Several agents for RA that target the JAK enzymes are now in development, including:

  • Tofacitinib: inhibits JAK1, JAK2, and JAK 3
  • Baricitinib: inhibits JAK1 and JAK2, and its manufacturer describes it as “JAK3-sparing”

Tofacitinib (Pfizer) Inhibits JAK1, JAK2, and JAK3: Phase III data

Tofacitinib is likely to be the first oral biologic agent to be approved in the US for treatment of patients with RA. Tofacitinib is an oral JAK inhibitor, now with phase III data under review. In the pivotal trials, both the 5-mg twice-daily dose and the 10- mg twice-daily dose of tofacitinib were superior to placebo on three primary efficacy endpoints.

However, while the FDA Advisory Board in May 2012 moved the drug forward with a highly positive 10 to 0 vote on its efficacy data, the vote on safety data was somewhat troubling at 7 positive votes, 2 negatives, and 1 abstention. The negative reviews were most affected by a perceived increased risk of malignancy in the higher-dosage arm of the trial, with one reviewer saying that it was not regarded as a class effect, but rather as a drug-related risk. Further discussion during FDA review will probably rest on whether the increased efficacy benefit between the lower and higher doses justifies the increased safety risk. The manufacturer is seeking an indication for treatment of patients with moderate-to-severe RA.

The efficacy bar was higher for secondary endpoints, with an endpoint of ACR50, a 50% improvement in symptoms. Results were fairly similar between active treatment arms, with 33.8% of patients on the 5-mg dosage and 36.6% of those on the 10-mg dosage reaching that level of recovery compared with 12.7% of patients on placebo.

Efficacy endpoints at 6 months were: Clinical improvement (ACR20): 52.7% on the 5-mg dosage; 58.3% on the 10-mg dosage. Remission: 11% on the 5-mg dosage and 14.8% on the 10-mg dosage.

Efficacy endpoints at 3 months were: Change from baseline in HAQ-DI (Health Assessment Questionnaire Disability Index): 0.46 decline in disability on the 5-mg dosage; 0.56 decline in disability on the 10-mg dosage.

In this 12-month study, patients with RA who were treated with background, nonbiologic, disease-modifying antirheumatic drugs (DMARDs) such as methotrexate were randomized to one of the tofacitinib arms for the next 6 months. At 3 months, nonresponding patients on placebo were reassigned to one of the tofacitinib arms.

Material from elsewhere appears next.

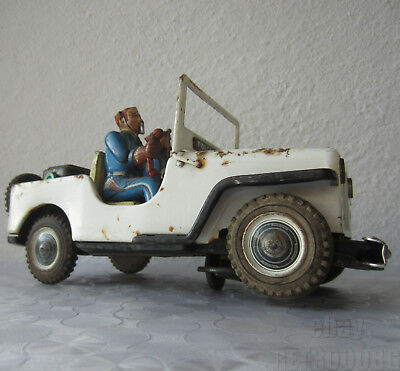 """9+""""  old Vintage Japan Tin Toy Police Jeep / automobile / car In a bad condition"""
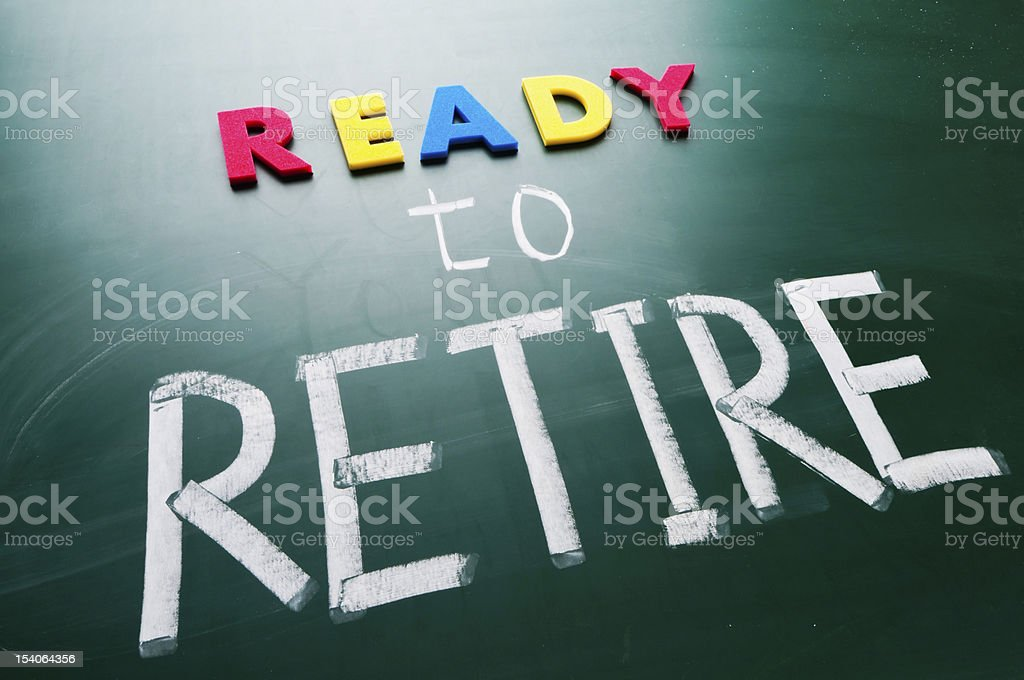 Ready to retire written on a blackboard in chalk and magnets royalty-free stock photo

At 6 months, the remaining patients on placebo were put on one of the two dosages of tofacitinib.

Proximal signaling pathways upon stimulation of immune receptors in T cells

Rollover to enlarge. Pathways
Once all patients were put on tofacitinib, the placebo patients achieved treatment responses similar to other tofacitinib patients, and all were able to maintain improvements through 12 months.Source:

Kremer J, Li Z-G, Hall S, et al. Tofacitinib (CP-690,550), an oral JAK inhibitor, in combination with traditional DMARDS: phase 3 study in patients with active rheumatoid arthritis with inadequate response to DMARDS. Ann Rheum Dis. 2011;70(suppl 3):170.

Baricitinib (Lilly and Company/Incyte) Inhibits JAK1 and JAK2: Phase IIb Data

A second oral JAK inhibitor for RA is not far behind tofacitinib. Researchers announced promising results for baricitinib from a phase IIb study at the European League Against Rheumatism (EULAR) Congress in June 2012, only a month after tofacitinib was moved forward by the FDA Advisory Committee. Trial results showed significant efficacy in patients with active RA. Baricitinab was administered in a combination regimen with methotrexate.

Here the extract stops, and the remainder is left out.